== Exercise ==
Rewrite the entries below as a JSON list of strings, one string per line, skipping blank lines and leaving out the pictures.

== Spatial question entries ==
§

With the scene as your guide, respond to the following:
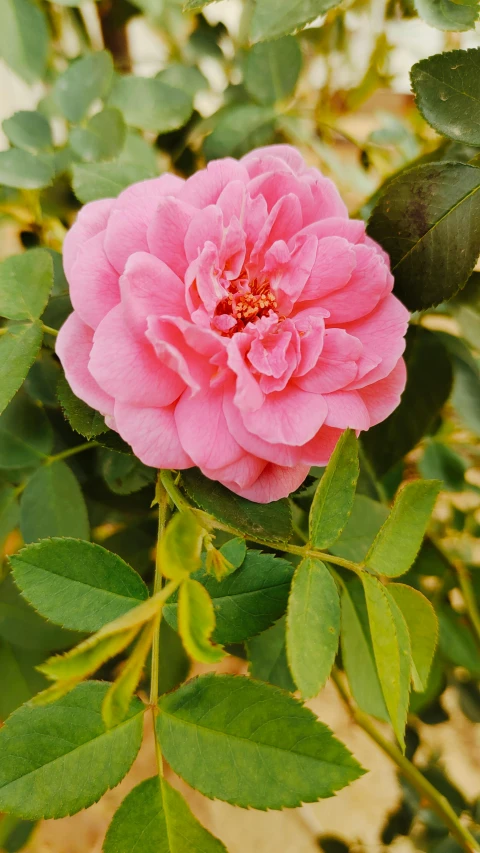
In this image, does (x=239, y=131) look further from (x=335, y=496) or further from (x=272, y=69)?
(x=335, y=496)

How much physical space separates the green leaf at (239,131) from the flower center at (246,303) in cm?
17

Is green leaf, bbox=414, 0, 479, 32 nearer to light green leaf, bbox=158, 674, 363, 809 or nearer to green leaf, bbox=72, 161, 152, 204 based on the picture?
green leaf, bbox=72, 161, 152, 204

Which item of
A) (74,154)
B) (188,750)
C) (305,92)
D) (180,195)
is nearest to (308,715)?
(188,750)

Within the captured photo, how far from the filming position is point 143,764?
530mm

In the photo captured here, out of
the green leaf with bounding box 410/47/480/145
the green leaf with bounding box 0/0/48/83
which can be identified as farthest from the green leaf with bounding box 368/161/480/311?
the green leaf with bounding box 0/0/48/83

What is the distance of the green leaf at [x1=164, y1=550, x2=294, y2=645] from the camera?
0.73 ft

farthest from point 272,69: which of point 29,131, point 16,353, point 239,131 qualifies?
point 16,353

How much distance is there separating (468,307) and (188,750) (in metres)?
0.27

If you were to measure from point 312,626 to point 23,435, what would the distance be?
0.64 feet

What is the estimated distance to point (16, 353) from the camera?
248mm

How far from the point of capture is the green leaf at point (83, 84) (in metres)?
0.35

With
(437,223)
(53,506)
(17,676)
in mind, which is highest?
(437,223)

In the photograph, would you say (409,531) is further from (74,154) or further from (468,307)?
(74,154)

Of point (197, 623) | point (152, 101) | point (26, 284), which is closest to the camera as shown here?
point (197, 623)
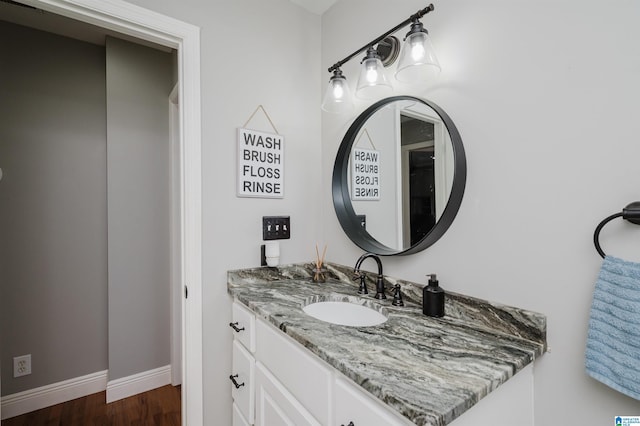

§

== Finished task ==
[
  "With the scene as your guide, respond to the following:",
  "In this image, does (x=239, y=131) look further from (x=335, y=496) or further from (x=272, y=69)?",
  "(x=335, y=496)",
  "How much physical space separates the green leaf at (239,131) from the flower center at (246,303) in cm?",
  "17",
  "Is green leaf, bbox=414, 0, 479, 32 nearer to light green leaf, bbox=158, 674, 363, 809 or nearer to green leaf, bbox=72, 161, 152, 204 based on the picture?",
  "green leaf, bbox=72, 161, 152, 204",
  "Which item of",
  "A) (74,154)",
  "B) (188,750)",
  "C) (305,92)",
  "D) (180,195)",
  "is nearest to (308,715)?",
  "(188,750)",
  "Within the captured photo, how far from the filming position is point 143,764?",
  "530mm",
  "In the photo captured here, out of",
  "the green leaf with bounding box 410/47/480/145",
  "the green leaf with bounding box 0/0/48/83",
  "which can be identified as farthest from the green leaf with bounding box 368/161/480/311?",
  "the green leaf with bounding box 0/0/48/83",
  "What is the distance of the green leaf at [x1=164, y1=550, x2=294, y2=645] from the camera?",
  "0.73 ft",
  "farthest from point 272,69: which of point 29,131, point 16,353, point 239,131 qualifies?",
  "point 16,353",
  "How much distance is there separating (468,307) and (188,750) (in metres)?",
  "0.27",
  "If you were to measure from point 312,626 to point 23,435, what would the distance be?",
  "0.64 feet",
  "What is the estimated distance to point (16, 353) from the camera?",
  "248mm",
  "How far from the point of capture is the green leaf at point (83, 84) (in metres)?",
  "0.35",
  "With",
  "(437,223)",
  "(53,506)",
  "(17,676)",
  "in mind, which is highest?",
  "(437,223)",
  "In the photograph, would you say (409,531) is further from (74,154) or further from (468,307)?",
  "(74,154)",
  "Of point (197, 623) | point (152, 101) | point (26, 284), which is closest to the camera as shown here?",
  "point (197, 623)"
]